Ein Leben wie aus dem Booklet: Seasick Steve.

Musik Hobo mit Gitarre Seasick Steve besingt sein langes Leben auf der Strasse. Der Roots-Blues des Graubartes ist so eindringlich, dass sich nun das Dach der Royal Albert Hall über ihn spannt und sein neues Album «Man From Another Time» die Charts stürmt. VON OLIVIER JOLIAT

Seit wann er Gitarre spielt, weiss Seasick Steve genauso wenig, wie an welchem Tag er als Steven Gene Wold geboren wurde. Irgendwann in den 40er-Jahren, irgendwo in Kalifornien. Die Geburtsurkunde, wenn es denn eine gab, hat er mit der Flucht vor dem prügelnden Stiefvater zurückgelassen. Seither war Steve ein Hobo, wie in Amerika umherziehende Obdachlose bezeichnet werden. Er folgte auf Güterzügen den Ernten oder schlug sich mit anderen Gelegenheitsjobs quer durch die USA. 30 Jahre lang. Die Gitarre diente ihm bereits damals zur Aufbesserung der Reisekasse. Die Musik liess Seasick Steve Anfang der 90erJahre in Seattle auch erstmals länger sesshaft werden.

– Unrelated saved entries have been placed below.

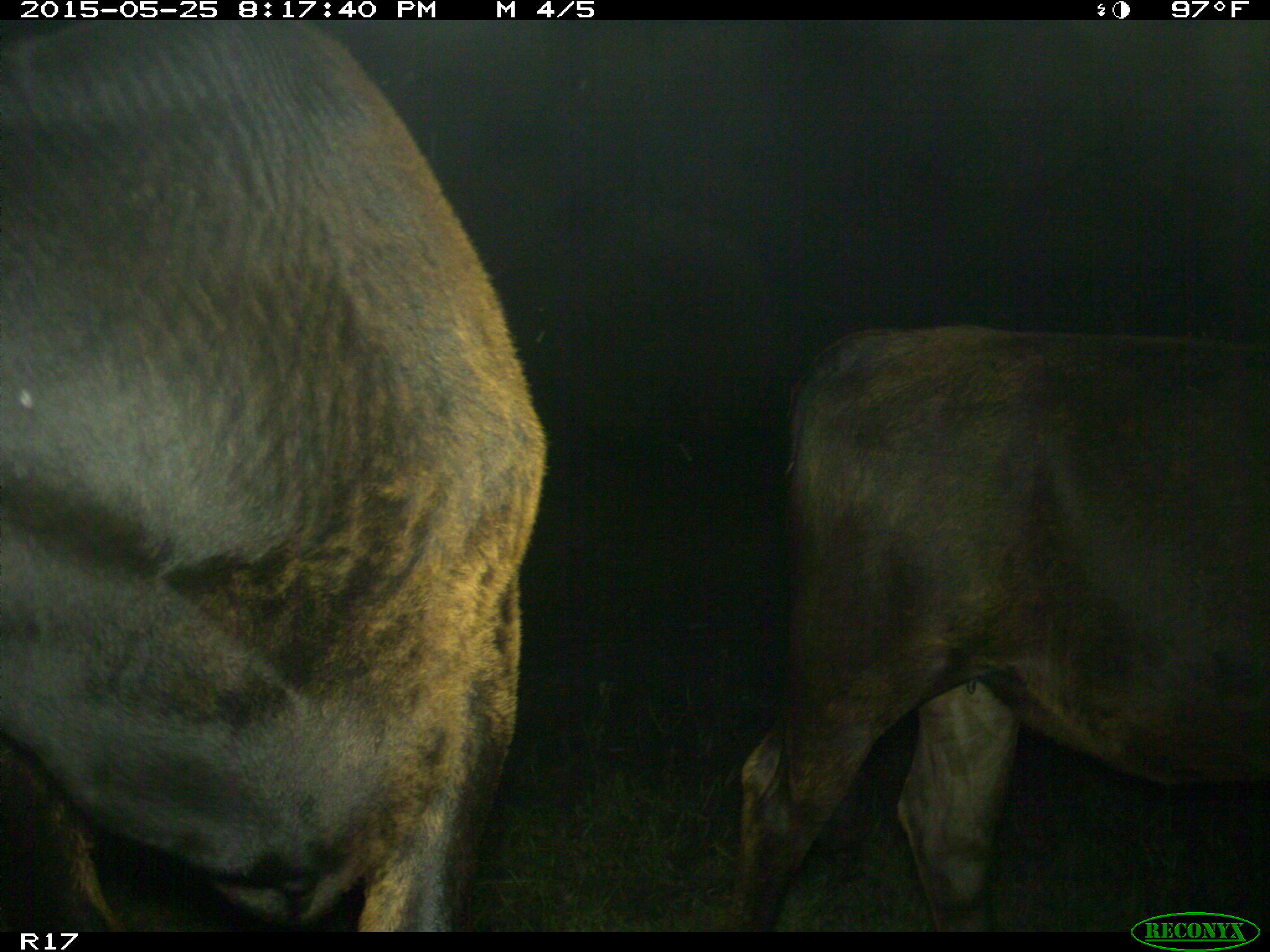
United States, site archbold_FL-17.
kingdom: Animalia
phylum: Chordata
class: Mammalia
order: Artiodactyla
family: Bovidae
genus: Bos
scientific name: Bos taurus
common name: domestic cow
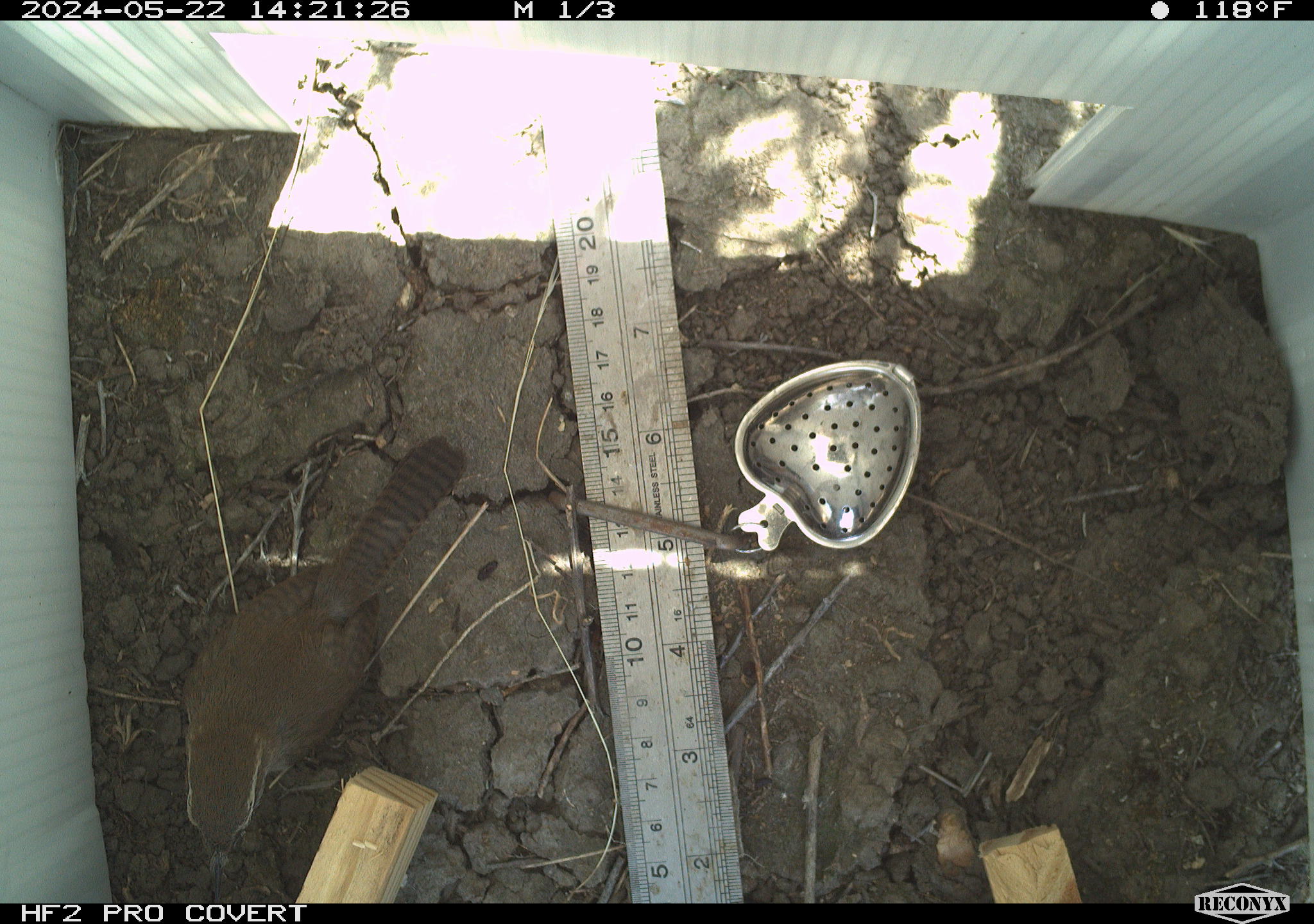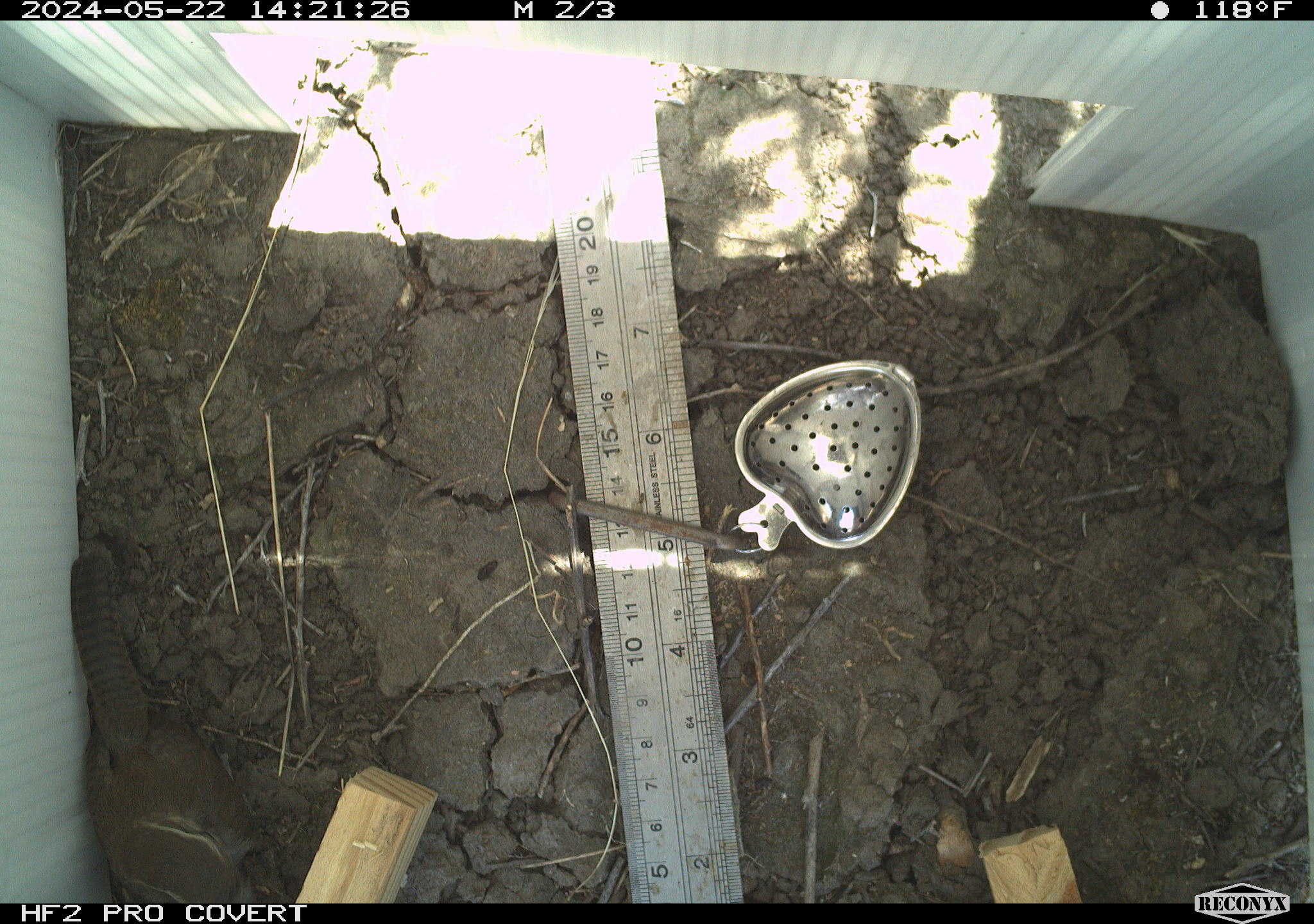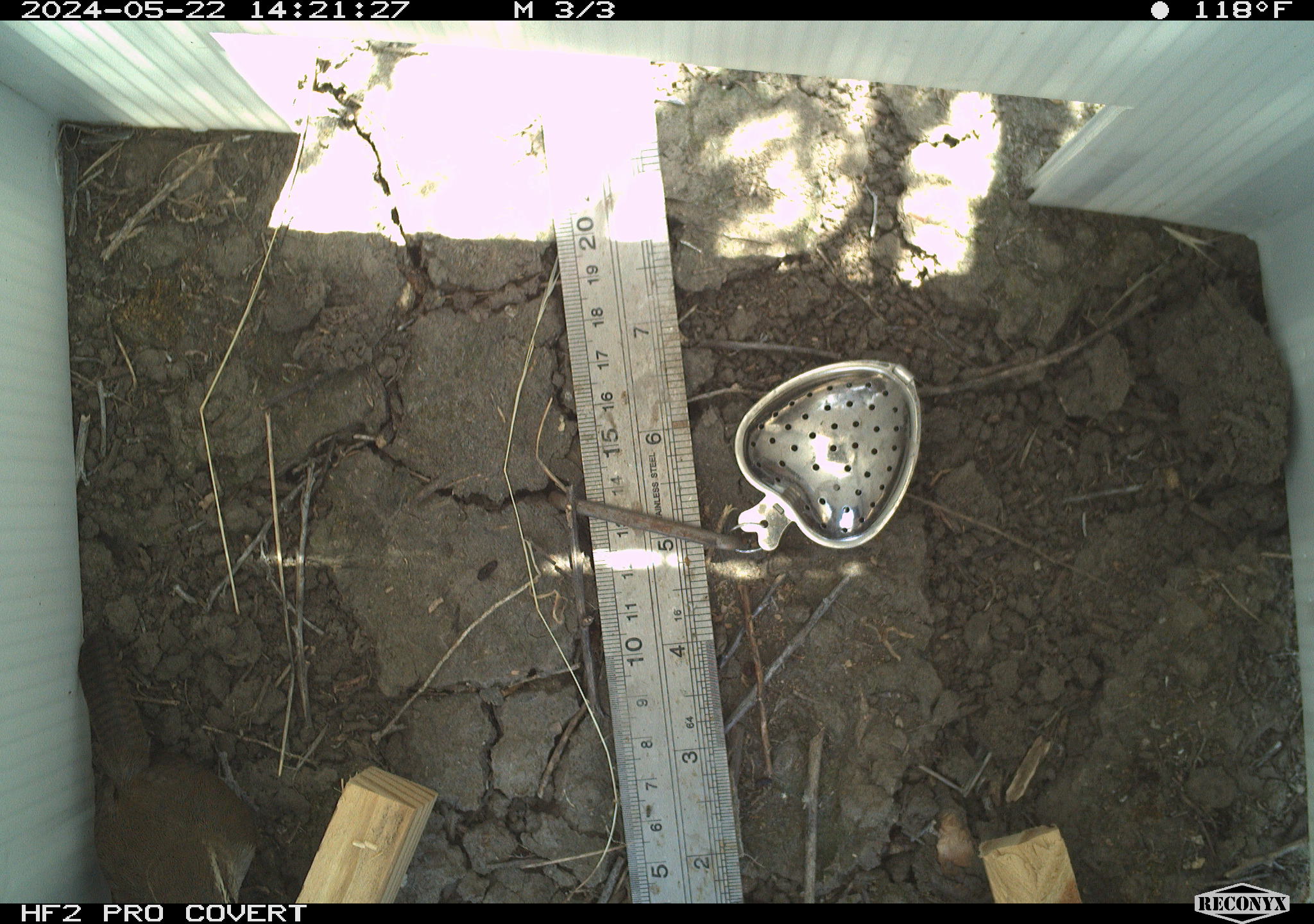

Die Stadt mutierte gerade zum Mekka der Gitarrenmusik. Mit seinem eigenständig verschrobenen Stil wurde Steve ein gefragter Sessionmusiker und arbeitete als Produzent. Sein erstes eigenes Album realisierte er jedoch erst 2004, als er nach einem Herzinfarkt Ruhe suchte und mit seiner zweiten Frau in deren Heimat Norwegen zog. Ruhiger wurde es für Seasick Steve jedoch nicht. Denn mit seinem ersten Soloalbum «Dog House Music» begann für ihn ein neues Leben. Roots Music, egal ob Folk, Country oder Blues, ist im Aufwind. Und seit Seasick Steve mit seiner alten, nur mit drei Saiten bespannten Gitarre in einer englischen Fernsehshow auftrat, wollen alle den so authentischen wie charismatischen Musiker sehen. Mittlerweile spielte Steve vor 65 000 Leuten am Glastonbury Festival oder in der altehrwürdigen Royal Albert Hall. Seine Zeit als Hobo lebt auf dem neuen Album «Man from Another Time» jedoch weiter. Der Blues ist dank Steves einnehmender Stimme so wunderschön wie fern jeder Romantik, und passend instrumentiert mit Schrummel-Gitarre und Schepper-Schlagzeug. Spektakulär am schlichten Roots Blues ist vor allem, dass das Album auf Platz vier in die UKCharts einstieg. Als hätte er es geahnt, dankt Steve mit dem Song «Happy (to Have a Job)». Darin schwört er, nie zu vergessen, wem er seine jetzige Arbeit verdanke und darum immer alles zu geben. Man darf sich auf die Konzerte freuen.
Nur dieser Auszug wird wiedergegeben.